“THE FOUR WITNESS STATEMENTS ARE THE CAREFUL WORK OF A LEGAL TEAM”: JUDGE CRITICAL OF THE WAY STATEMENTS WERE PREPARED FOR TRIAL

There are many aspects of the judgment of Mr Justice Fancourt in Mackenzie v Rosenblatt Solicitors & Anor [2023] EWHC 331 (Ch) that are of interest to litigators. However here we look at the judge’s criticisms of the witness statements prepared in this action.  We have yet another example of failures to follow the Practice Direction.  We also have examples of a more or less total misunderstanding of the role of witness evidence.

 

The four witness statements are the careful work of a legal team, contrary to the requirements of Practice Direction 57AC that a statement should be so far as possible in the witness’s own words. Each statement works by making assertions about what happened, at a level of generality or summary, rather than setting out the facts as recalled in detail, and resembles a position statement seeking to advance a case more than a witness statement. The summary of what happened is often an exaggeration of what is shown by the documents or just inaccurate.”

THE CASE

The claimant brought a case against his former solicitors arguing that they were negligence/in breach of contract in failing to inform him that litigation he had embarked upon was hopeless.   The claimant succeeded in establishing breach of duty but failed on the issue of causation.
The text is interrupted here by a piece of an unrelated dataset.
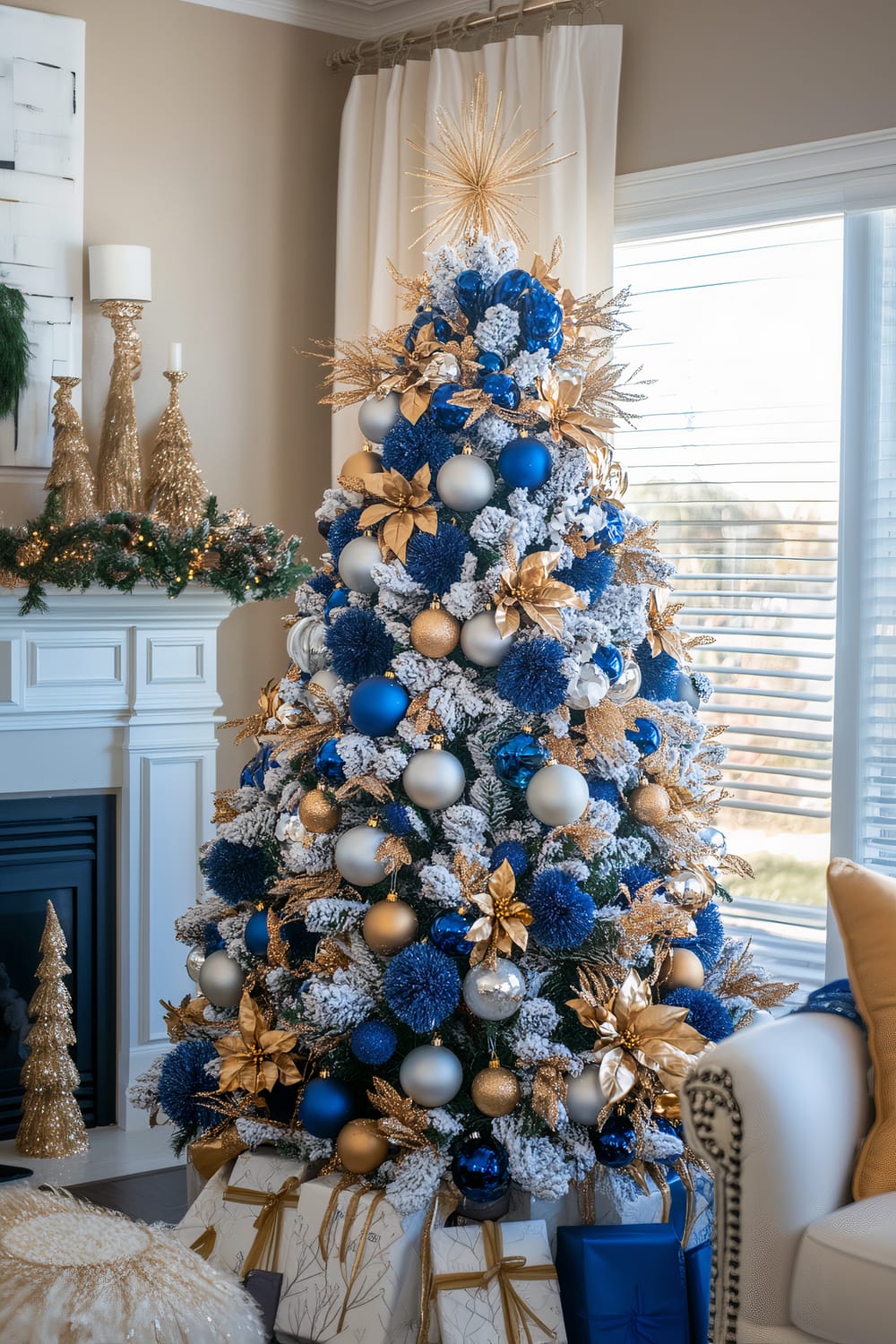 A lavishly decorated Christmas tree adorned with blue, gold, and silver ornaments. The tree is flocked with faux snow and topped with a large, radiant starburst. Surrounding the base are wrapped gifts in coordinating blue and white paper with golden bows. The tree is set in a bright, elegant living room next to a fireplace adorned with gold and green holiday decorations.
THE JUDGE’S COMMENTS ON THE WITNESS STATEMENTS

The judge was critical of the witness statements that the parties produced.
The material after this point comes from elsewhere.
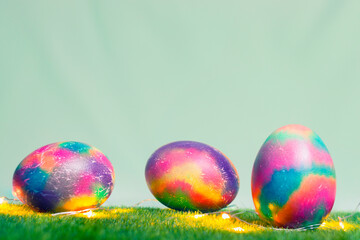 Multicolored Easter eggs backlit on the grass, Easter card. Copy space.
    1. PM, CK, JM and BM (in that order) gave oral evidence on behalf of BM. IR and SW were called on behalf of the Defendant. No agreed written evidence or hearsay statements were relied on.
    1. The evidence of the witnesses spanned 6 days of the trial, with the longest witnesses being PM and SW. Accordingly, I had a full opportunity to assess the witnesses and the reliability of their evidence.
    1. The witness statements of IR and SW did not identify the documents from which they had refreshed their memory, or otherwise looked at, in the course of preparing their statements, and did not contain a schedule of those documents, as required by Practice Direction 57AC. It is clear from both statements that there were documents considered, but unclear how extensive that consideration was, or to what extent the content of the statement was influenced by having read documents, and if so which documents. It seems to me likely (and understandable given his professional role) that SW had revisited all the documents from the Defendant’s files before the trial, and may have done so before writing his witness statement. I am less confident how much IR read at either stage.
    1. Both witness statements contain passages that are arguing the Defendant’s case rather than setting out their recollections of facts. Neither of them states, on points understood to be important in the case, how well he recalls the matter. This nevertheless became clear in the evidence of both IR (who readily admitted to limited involvement but appeared to have a clear recollection of meetings that he attended) and SW (who was very directly involved and seemed to have a very good recollection of events and the detail of the conduct of the retainer).
    1. The witness statements of BM, PM, CK and JM present a different problem. Having seen all four witnesses give evidence, it is clear to me that none of the four statements are written using the witness’s own words. The four witnesses were different personalities and had very different levels of recall of events (and, indeed, willingness to engage with the facts), but the four witness statements are of a uniform style and tone, giving the impression of a person with a clear overview of events, if not their detail, and a clear picture of the case to be advanced on behalf of BM. This was so even in the case of BM himself, who says in his witness statement that he has limited recollection of certain time periods. He went further in the witness box and said that he has no real recollection of matters other than 3 meetings in September 2017, June 2018 and October 2018, about which he can recall the essentials but not the detail. Comparing the witness statements with the oral evidence given by these witnesses, the true voice of the individual witness does not emerge from their witness statement.
  1. The four witness statements are the careful work of a legal team, contrary to the requirements of Practice Direction 57AC that a statement should be so far as possible in the witness’s own words. Each statement works by making assertions about what happened, at a level of generality or summary, rather than setting out the facts as recalled in detail, and resembles a position statement seeking to advance a case more than a witness statement. The summary of what happened is often an exaggeration of what is shown by the documents or just inaccurate. There were many instances in the course of the cross-examination of the four witnesses called on behalf of BM where it was evident that the witness could not in fact recall what they stated in their statement, or where what was stated in the statement was contradicted in cross-examination, or was shown to be an untenable interpretation of a document. I am left as a result with real doubt about the reliability of the content of these witness statements.